This summery spin on spanakopita comes our way from Erika Nakamura and Jocelyn Guest, the co-founders of Butcher Girls, an excellent online retailer of sustainable meats and seafood. Although their savory pie is almost meat free (lard makes the pie crust extra crispy and flaky), it’s hearty enough to serve as a main course.

Photo: Fred + Elliott

You can make this pie two ways: open-faced, like a rustic galette, or double the pie dough to make a double-crust pie, as pictured below (fancy embellishment optional).

Recipe: Summer Greens Pie

Yield: 6 servings



Make the pie dough: (If making a double-crust pie, double the dough recipe). Dump the flour onto a clean work surface and form it into a mound. Create a shallow well in the center. Using the large holes of a box grater, grate the frozen lard into the well. Using a dough scraper, immediately begin to coat the pieces of fat with flour. Sprinkle salt over the flour mixture and use a dough scraper to form it back into a mound with a well in the center.

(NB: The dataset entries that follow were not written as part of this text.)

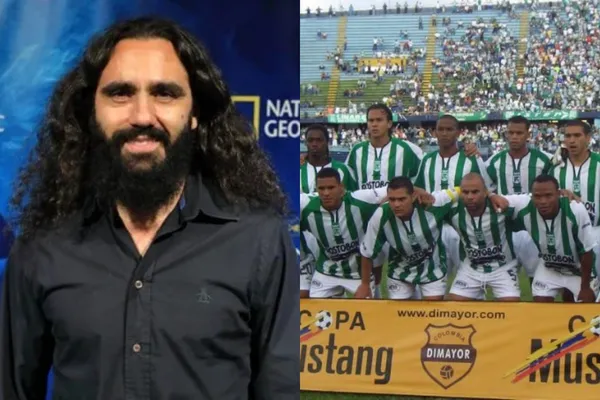El exjugador respeta a dos exfutbolistas que vieron la camiseta de Atlético Nacional.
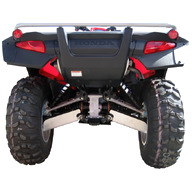 Alumiiniumist põhjakaitsme täiskomplekt: Honda TRX 680 Rincon: (2015+)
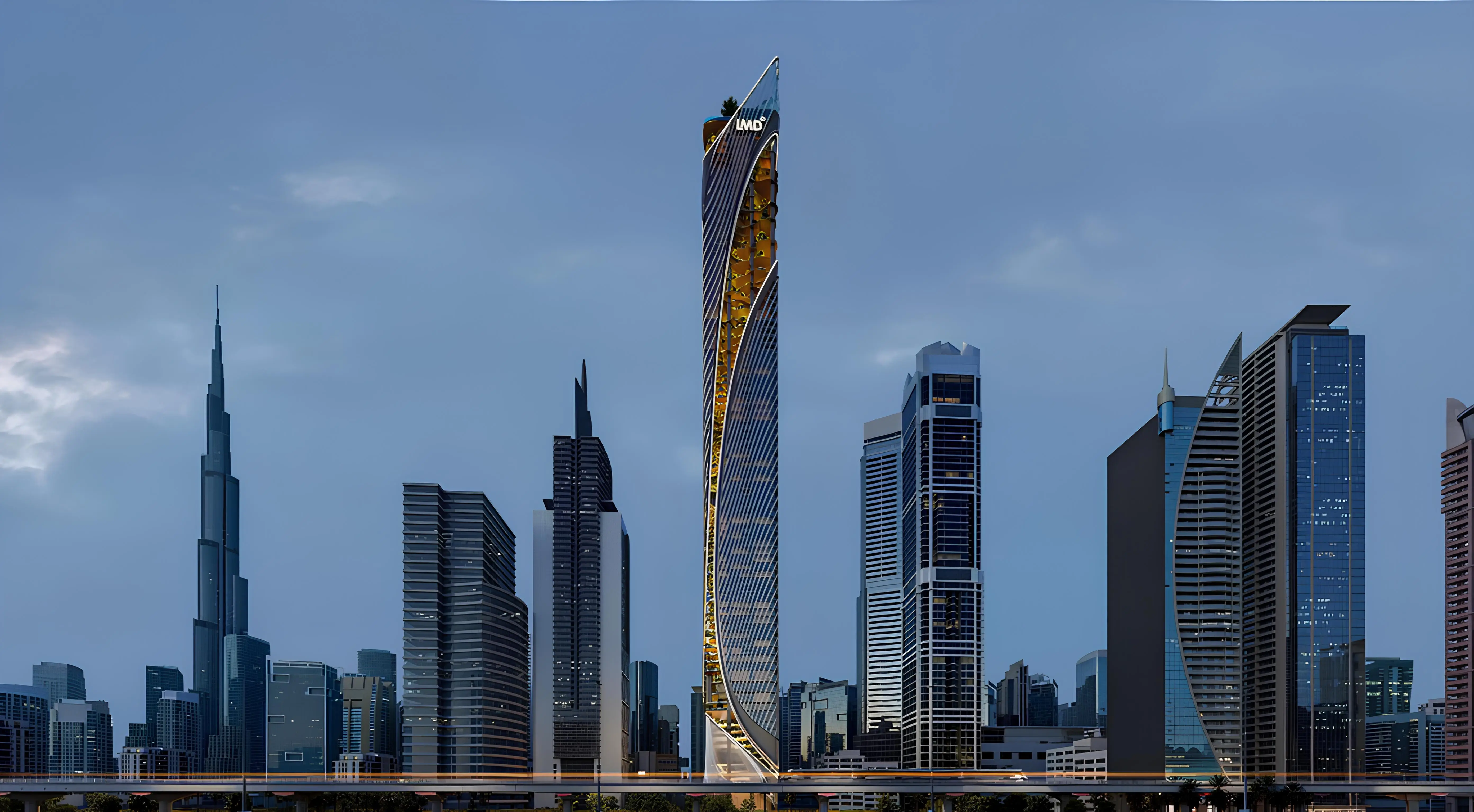 Christian A. Rockefeller Business Tower — image 4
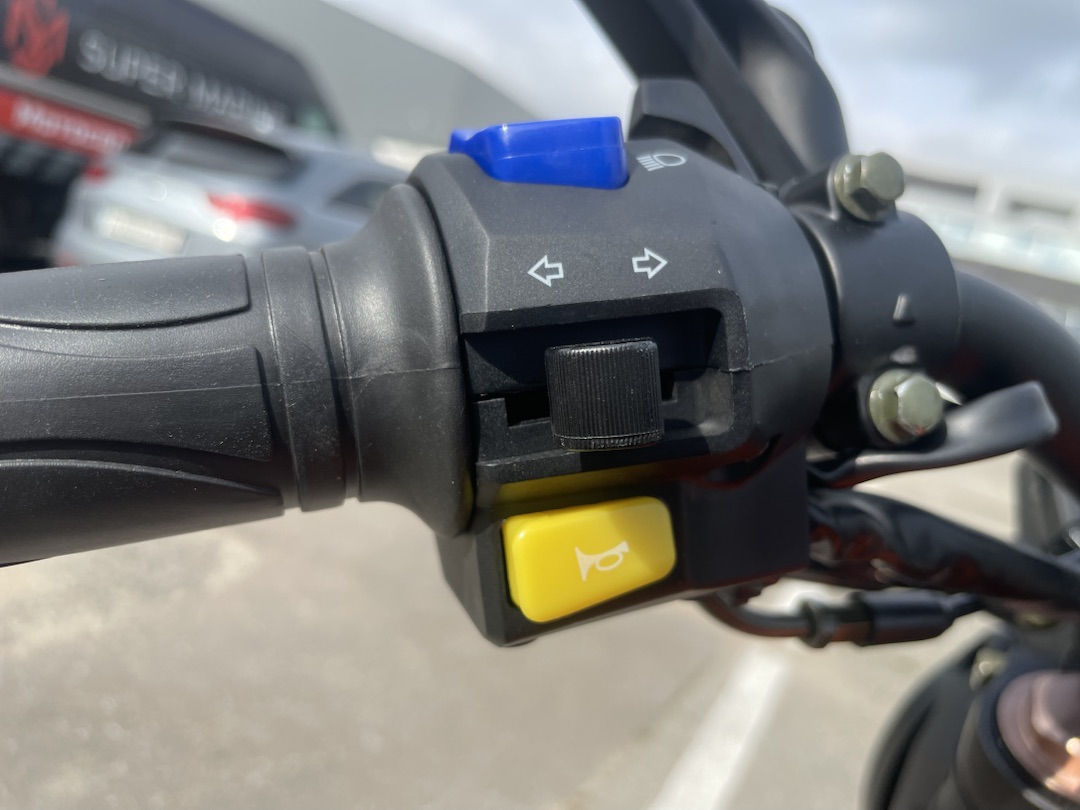 Мопед PROMAX CB150R (49) в Белгороде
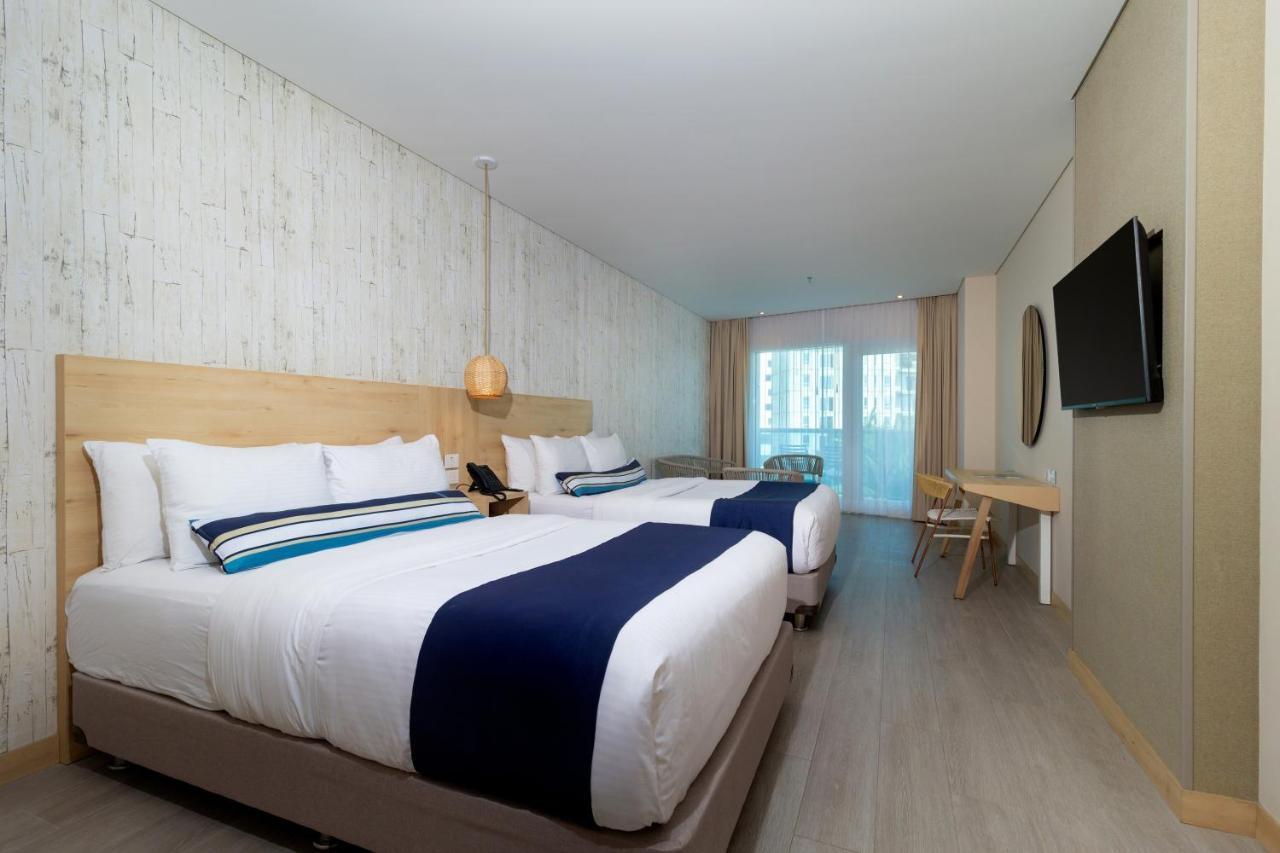 Aquamare Hotel San Andrés Dış mekan fotoğraf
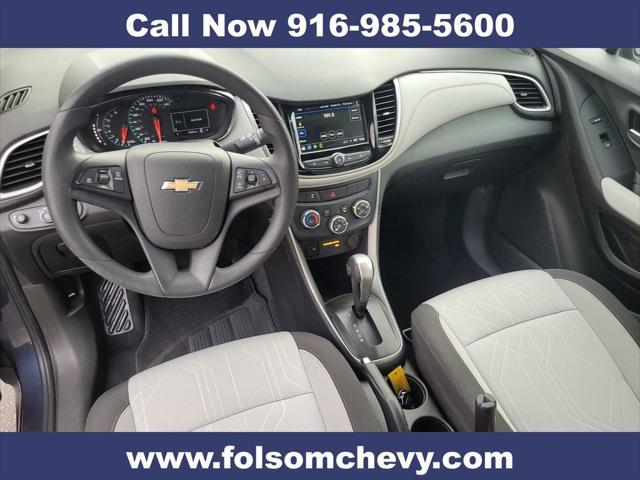 used 2018 Chevrolet Trax car, priced at $11,250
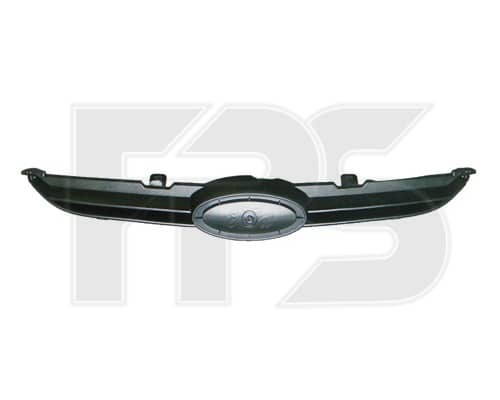 Решітка Пластикова Передня Права Ford Fiesta 2009-2013, 1 553 603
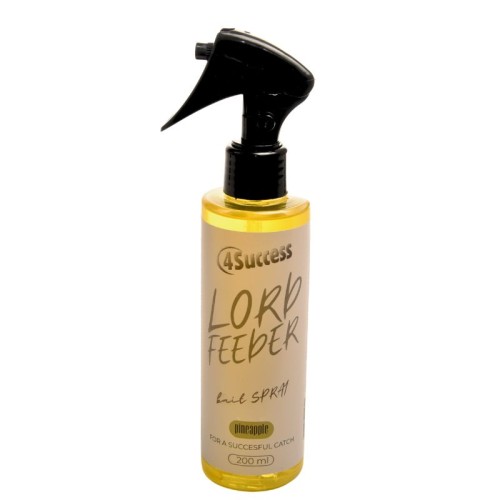 Bait Spray Ananas | 4SUCCESS | Lord Feeder Pineapple Baits Spray 200ml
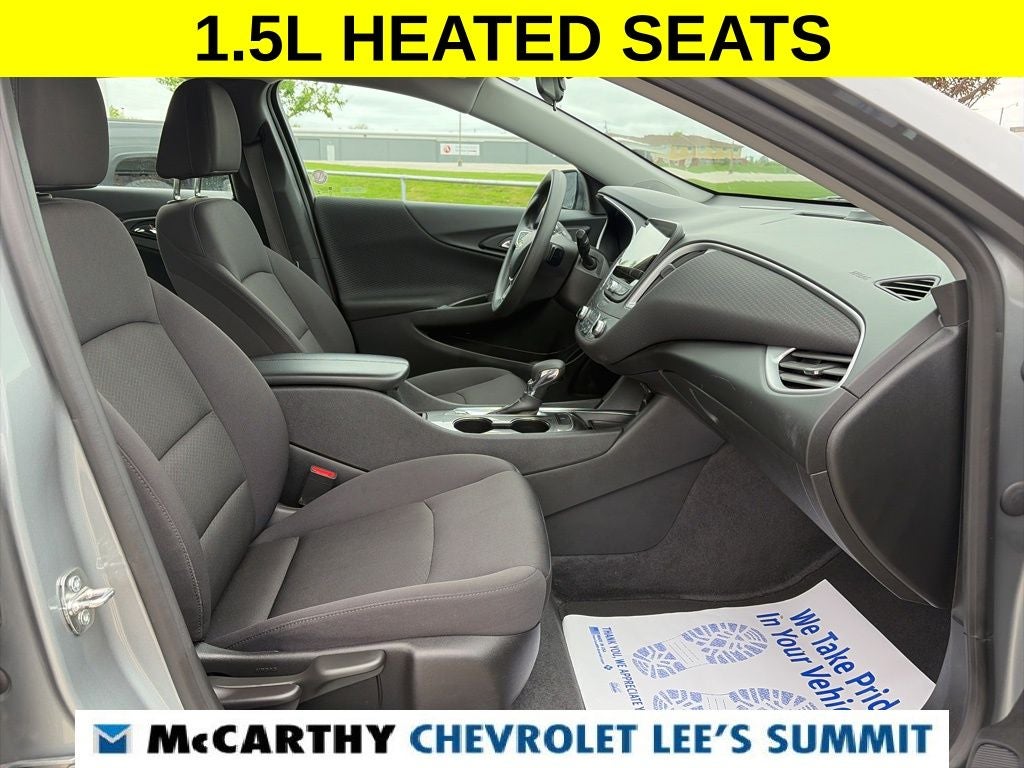 2023 Chevrolet Malibu LT 1LT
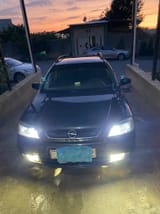 Opel Astra G 1998 — фото 10 из 10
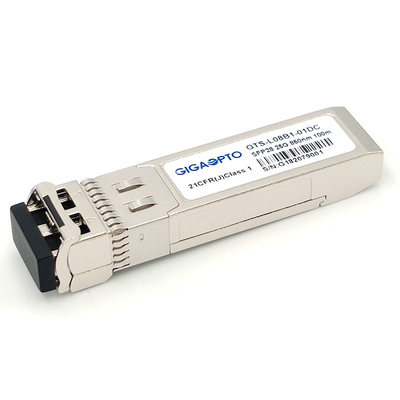 Modulo ottico 100m del ricetrasmettitore di SFP28 850nm per MMF HPE Aruba SFP28-25GSR-85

In a measuring cup, combine the water and vinegar, then pour it into the well. Using two pastry scrapers (or a pastry cutter), begin cutting all of the ingredients together until a shaggy dough with pea-size clumps of flour-coated lard begins to form. Quickly form the dough into a ball, flatten into a disk, and cover with plastic (if making a double crust, divide the dough into 2 portions). Refrigerate for at least 2 hours (and up to 2 days) before using.


Make the filling: Place a No.8 Field Skillet in the refrigerator to chill. Preheat the oven to 400°F.


Place the potatoes in a saucepan and cover with an inch of water. Lightly salt the water and bring it to a boil. Reduce the heat and simmer the potatoes until tender. Drain the potatoes and lightly mash. Season to taste with salt and set aside.


Meanwhile, remove any thick stems from the greens and cut the leaves crosswise into shreds. Heat the olive oil in a large skillet over medium-high heat. Add the onion and cook, stirring frequently, until softened and started to brown, about 5 minutes. Add the garlic and cook, stirring, until fragrant, about 1 minute. Transfer half of the onion-garlic mixture to a bowl and set aside. Add half of the greens to the skillet, lower the heat to medium, and cook, stirring occasionally, until the greens are tender and most of their liquid has evaporated. Transfer to a large bowl. Repeat with the remaining onion mixture and greens. Add the mashed potatoes to the bowl with the greens and fold to combine.


Heat a Field Skillet over medium-high heat and add the halloumi cubes. Cook the cheese, stirring occasionally, until all sides are browned, about 1 minute per side. Transfer to the bowl with the potato-greens mixture. Add the Gruyère, Parmesan, ricotta, eggs, and nutmeg and fold to combine. Season the filling with salt.


Assemble the pie: Remove the No.8 Field Skillet from the refrigerator. Slowly and carefully roll the dough out into a circle that’s about 12 inches wide and ⅛ inch thick. (Repeat if making a double crust). Transfer the dough to the chilled skillet and gently press it into the pan, leaving about 1 inch hanging over the sides. Spoon the filling mixture into the pie and gently press it into an even layer.


If you’re making a single-crust pie, fold the edges of the dough over the top of the filling, as you would with a galette. If you’re making a double-crust pie, add the second dough over the pie and crimp the edges together.


Transfer the skillet to the oven and bake for 40 to 45 minutes or until the crust is golden brown, rotating the skillet a half turn about halfway through cooking. If you’re making a single-crust pie, sprinkle an extra ¼ cup each of grated Parmesan and Gruyere over the top during the last 10 minutes of baking.


Remove from the oven and let cool for at least 15 minutes before serving.